◆ Consignes de l'exercice
1. Recopiez fidèlement le passage du témoignage sur la vie au foyer qui commence à « Je les avais » et s'achève à « déteste la rigidité. ».
2. Veuillez relever, dans le témoignage sur la vie au foyer, les trois adjectifs par lesquels la narratrice qualifie les deux jeunes femmes dans la phrase commençant par « Elles étaient ».

◆ Passage du texte
------------------------------------

Les deux jeunes femmes se tournent vers moi. Nous sommes à un déjeuner entre amis. Elles viennent de parler de leurs différentes missions professionnelles avec un enthousiasme contagieux. J’hésite à répondre. Mon quatrième petit garçon est né il y a tout juste un an et j’ai décidé avec conviction et sérénité de rester à la maison pour profiter de mes enfants.

Pourtant, à cet instant précis, j’ai de la peine à assumer ce choix.            

« Je ne travaille pas. » Ma réponse m’arrache les cordes vocales : il est évident que même si je ne travaille pas je suis loin d’être inactive. Néanmoins, cette affirmation me renvoie une image négative de moi-même, comme un aveu de médiocrité. Que vont penser ces femmes ? Que mon boulot n’est pas assez intéressant pour avoir un bénéfice à m’évader de la maison ? Que je n’ai pas fait ma révolution féministe et que je préfère changer des couches plutôt que de faire marcher mon cerveau ? Pire, que je profite de mon mari qui se tue à la tâche pour faire tourner la maison avec un seul salaire pendant que je sifflote en faisant des tartes aux pommes ?

Je suis rentrée chez moi, l’amertume tapie au fond de l’estomac.

Je les avais sagement écoutées, j’avais approuvé leur choix, applaudi leur jeu d’équilibriste où l’univers professionnel côtoie celui de la maternité dans une alchimie savamment étudiée. Elles étaient organisées, brillantes, courageuses. Une vision binaire des femmes devenues mères m’avait alors envahie : il y avait celles qui ne travaillaient pas et celles qui travaillaient. Les femmes de la première catégorie me semblaient subir leur situation, la vie au foyer n’étant qu’une vie faute de mieux, un choix par défaut. Une vision sans nuance : tout ce que je déteste, moi qui mets un point d’honneur à défendre l’harmonie, la souplesse, la possibilité de naviguer d’un point à un autre, de revenir sur ses pas, d’évoluer. Moi qui déteste la rigidité. 

Je me suis surtout demandé pendant plusieurs jours ce qui m’avait empêché de parler de ma vie quotidienne, au foyer,

avec autant d’assurance et de joie que ces jeunes femmes quand elles évoquaient l’intérêt de leur travail. Pour quel motif m’étais-je interdit d’affirmer que j’y trouvais un avantage relationnel, émotionnel, mais aussi intellectuel, et que tout cela réuni, à ce moment-là de ma vie, m’épanouissait sincèrement ? Le problème venait de moi. 

Je ne travaillais donc pas. Pour reprendre l’expression usuelle, j’étais mère au foyer.

------------------------------------

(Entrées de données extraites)
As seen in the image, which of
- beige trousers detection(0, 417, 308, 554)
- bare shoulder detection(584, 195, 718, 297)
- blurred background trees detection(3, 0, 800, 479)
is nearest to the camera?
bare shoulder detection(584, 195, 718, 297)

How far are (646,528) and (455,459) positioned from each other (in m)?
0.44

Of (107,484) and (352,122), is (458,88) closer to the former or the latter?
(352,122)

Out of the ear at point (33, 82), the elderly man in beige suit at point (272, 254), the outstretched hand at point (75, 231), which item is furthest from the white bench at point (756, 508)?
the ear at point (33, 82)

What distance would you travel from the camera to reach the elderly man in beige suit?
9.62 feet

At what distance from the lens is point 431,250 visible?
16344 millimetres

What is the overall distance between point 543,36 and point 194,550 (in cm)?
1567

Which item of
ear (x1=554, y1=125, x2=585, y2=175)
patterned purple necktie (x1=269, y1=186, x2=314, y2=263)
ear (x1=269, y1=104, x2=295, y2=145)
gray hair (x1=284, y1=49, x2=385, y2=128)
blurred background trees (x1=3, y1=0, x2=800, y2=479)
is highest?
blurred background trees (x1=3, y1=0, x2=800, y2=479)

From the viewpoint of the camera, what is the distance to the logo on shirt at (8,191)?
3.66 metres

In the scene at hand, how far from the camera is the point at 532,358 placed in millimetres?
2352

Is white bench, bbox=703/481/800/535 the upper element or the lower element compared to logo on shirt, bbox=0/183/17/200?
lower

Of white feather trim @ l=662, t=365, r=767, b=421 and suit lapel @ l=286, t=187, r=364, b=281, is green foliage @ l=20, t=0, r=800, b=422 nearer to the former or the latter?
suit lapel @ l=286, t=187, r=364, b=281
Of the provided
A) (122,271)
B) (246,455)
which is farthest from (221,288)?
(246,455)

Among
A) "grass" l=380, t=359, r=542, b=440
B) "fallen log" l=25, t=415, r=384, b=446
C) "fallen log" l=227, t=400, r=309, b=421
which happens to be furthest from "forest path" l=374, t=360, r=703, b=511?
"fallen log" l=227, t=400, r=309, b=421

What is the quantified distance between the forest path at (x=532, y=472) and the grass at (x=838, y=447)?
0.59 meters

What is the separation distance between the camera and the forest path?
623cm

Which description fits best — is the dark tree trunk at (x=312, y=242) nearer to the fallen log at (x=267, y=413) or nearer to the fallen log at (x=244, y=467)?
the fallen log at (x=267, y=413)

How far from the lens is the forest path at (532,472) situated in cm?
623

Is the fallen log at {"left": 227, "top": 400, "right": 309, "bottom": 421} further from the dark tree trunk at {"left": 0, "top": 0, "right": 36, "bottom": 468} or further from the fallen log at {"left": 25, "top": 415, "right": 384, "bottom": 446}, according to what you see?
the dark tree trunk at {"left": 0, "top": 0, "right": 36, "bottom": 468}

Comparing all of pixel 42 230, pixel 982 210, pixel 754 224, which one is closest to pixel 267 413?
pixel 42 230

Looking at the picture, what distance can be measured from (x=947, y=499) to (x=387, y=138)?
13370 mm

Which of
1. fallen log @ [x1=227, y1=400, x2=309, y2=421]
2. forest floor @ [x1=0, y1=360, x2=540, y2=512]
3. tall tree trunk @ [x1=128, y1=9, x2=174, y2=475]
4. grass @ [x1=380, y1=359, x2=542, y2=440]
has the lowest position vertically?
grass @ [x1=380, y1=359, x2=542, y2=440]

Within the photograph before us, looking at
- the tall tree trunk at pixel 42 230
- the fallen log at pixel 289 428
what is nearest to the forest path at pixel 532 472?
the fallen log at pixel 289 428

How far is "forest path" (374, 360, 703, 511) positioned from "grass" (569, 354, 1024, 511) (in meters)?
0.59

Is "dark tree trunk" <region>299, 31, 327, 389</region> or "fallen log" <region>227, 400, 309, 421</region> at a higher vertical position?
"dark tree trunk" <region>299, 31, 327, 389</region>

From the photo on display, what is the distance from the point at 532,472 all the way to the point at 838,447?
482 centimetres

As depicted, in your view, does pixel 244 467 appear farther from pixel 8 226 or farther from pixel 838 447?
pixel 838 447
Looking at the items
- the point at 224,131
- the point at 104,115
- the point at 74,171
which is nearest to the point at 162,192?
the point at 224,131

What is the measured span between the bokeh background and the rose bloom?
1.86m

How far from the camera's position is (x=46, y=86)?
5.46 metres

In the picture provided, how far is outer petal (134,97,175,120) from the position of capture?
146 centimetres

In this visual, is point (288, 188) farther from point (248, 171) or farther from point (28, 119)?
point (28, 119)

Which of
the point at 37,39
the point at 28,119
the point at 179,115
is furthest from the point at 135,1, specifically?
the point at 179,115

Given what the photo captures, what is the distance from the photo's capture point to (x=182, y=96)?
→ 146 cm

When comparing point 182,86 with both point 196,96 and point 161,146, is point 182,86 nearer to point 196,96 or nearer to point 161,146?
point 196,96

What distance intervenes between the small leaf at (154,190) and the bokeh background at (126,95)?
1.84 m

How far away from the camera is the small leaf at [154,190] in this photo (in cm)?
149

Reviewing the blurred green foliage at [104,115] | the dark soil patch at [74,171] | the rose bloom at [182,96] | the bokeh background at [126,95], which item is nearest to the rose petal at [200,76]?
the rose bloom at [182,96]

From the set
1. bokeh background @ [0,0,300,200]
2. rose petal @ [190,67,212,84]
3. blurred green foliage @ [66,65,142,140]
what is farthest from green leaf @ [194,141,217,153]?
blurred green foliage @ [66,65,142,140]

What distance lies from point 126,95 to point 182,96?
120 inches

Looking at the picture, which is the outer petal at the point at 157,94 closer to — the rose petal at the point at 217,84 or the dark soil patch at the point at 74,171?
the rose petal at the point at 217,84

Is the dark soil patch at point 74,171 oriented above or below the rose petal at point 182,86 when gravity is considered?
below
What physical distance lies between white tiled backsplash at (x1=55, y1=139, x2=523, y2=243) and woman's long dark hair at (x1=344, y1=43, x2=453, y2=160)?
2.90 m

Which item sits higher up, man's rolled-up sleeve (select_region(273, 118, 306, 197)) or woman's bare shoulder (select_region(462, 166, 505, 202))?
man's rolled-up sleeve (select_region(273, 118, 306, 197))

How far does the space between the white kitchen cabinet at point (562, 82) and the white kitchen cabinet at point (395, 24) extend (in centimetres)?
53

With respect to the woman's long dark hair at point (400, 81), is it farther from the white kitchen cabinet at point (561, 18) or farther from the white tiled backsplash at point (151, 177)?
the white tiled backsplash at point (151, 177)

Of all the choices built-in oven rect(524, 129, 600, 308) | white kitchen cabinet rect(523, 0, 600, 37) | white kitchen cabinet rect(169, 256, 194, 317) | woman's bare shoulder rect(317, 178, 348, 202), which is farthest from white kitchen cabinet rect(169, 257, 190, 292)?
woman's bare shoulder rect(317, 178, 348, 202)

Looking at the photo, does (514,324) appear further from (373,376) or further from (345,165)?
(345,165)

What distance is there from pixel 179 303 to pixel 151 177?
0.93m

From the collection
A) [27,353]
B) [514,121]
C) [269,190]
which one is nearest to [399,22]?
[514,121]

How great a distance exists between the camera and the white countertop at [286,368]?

------------------------------------

◆ Liste des solutions
1.
Je les avais sagement écoutées, j’avais approuvé leur choix, applaudi leur jeu d’équilibriste où l’univers professionnel côtoie celui de la maternité dans une alchimie savamment étudiée. Elles étaient organisées, brillantes, courageuses. Une vision binaire des femmes devenues mères m’avait alors envahie : il y avait celles qui ne travaillaient pas et celles qui travaillaient. Les femmes de la première catégorie me semblaient subir leur situation, la vie au foyer n’étant qu’une vie faute de mieux, un choix par défaut. Une vision sans nuance : tout ce que je déteste, moi qui mets un point d’honneur à défendre l’harmonie, la souplesse, la possibilité de naviguer d’un point à un autre, de revenir sur ses pas, d’évoluer. Moi qui déteste la rigidité.

2. organisées, brillantes, courageuses